PASSAGE FOR REVIEW
5 Common Misconceptions about AI

In recent years I have ran into a number of misconceptions regarding AI, and sometimes when discussing AI with people from outside the field, I feel like we are talking about two different topics. This article is an attempt at clarifying what AI practitioners mean by AI, and where it is in its current state.
The first misconception has to do with Artificial General Intelligence, or AGI:

  1. Applied AI systems are just limited versions of AGI

Despite what many think,the state of the art in AI is still far behind human intelligence. Artificial General Intelligence, i.e. AGI, has been the motivating fuel for all AI scientists from Turing to today. Somewhat analogous to Alchemy, the eternal quest for AGI that replicates and exceeds human intelligence has resulted in the creation of many techniques and scientific breakthroughs. AGI has helped us understand facets of human and natural intelligence, and as a result, we’ve built  effective algorithms inspired by our understanding and models of them.
However, when it comes to practical applications of AI, AI practitioners do not necessarily restrict themselves to pure models of human decision making, learning, and problem solving. Rather, in the interest of solving the problem and achieving acceptable performance, AI practitioners often do what it takes to build practical systems. At the heart of the algorithmic breakthroughs that resulted in Deep Learning systems, for instance, is a technique called back-propagation. This technique, however, is not how the brain builds models of the world. This brings us to the next misconception:

  1. There is a one-size-fits-all AI solution.

DATA UNDER STUDY
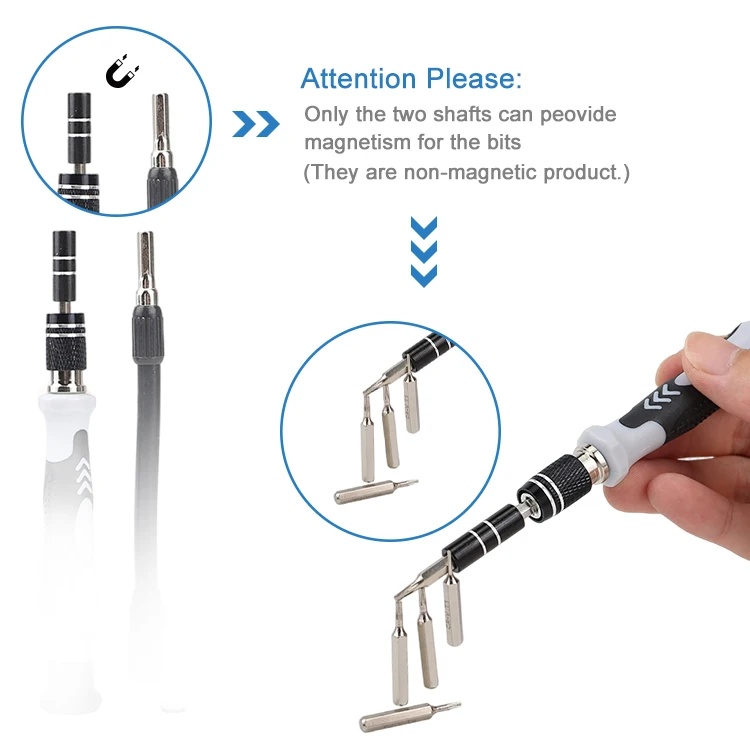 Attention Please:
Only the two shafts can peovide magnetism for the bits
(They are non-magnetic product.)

---

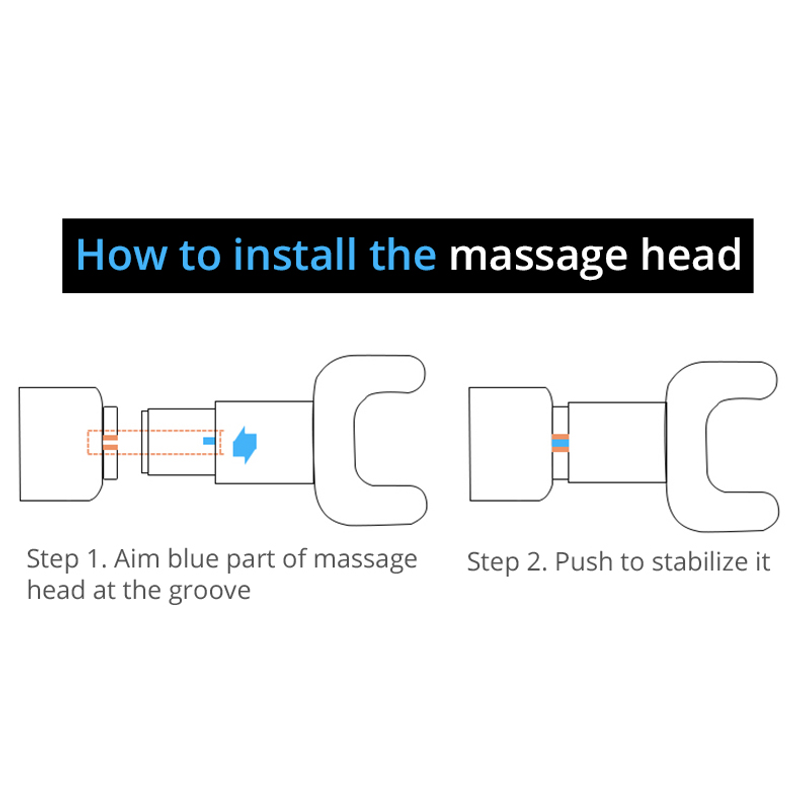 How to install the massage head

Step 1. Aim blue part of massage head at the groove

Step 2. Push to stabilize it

ACTIVITY
Condense the paragraph of the article on AI misconceptions that begins "However, when it comes to practical applications of AI" into a short bulleted list that keeps its main facts.

SOLUTION TO THIS EXERCISE
- In practical applications, AI practitioners do not limit themselves to pure models of human decision making, learning, and problem solving.
- To solve the problem and reach acceptable performance, they often do whatever it takes to build practical systems.
- Example: back-propagation, a technique at the heart of the breakthroughs behind Deep Learning systems, is not how the brain builds models of the world.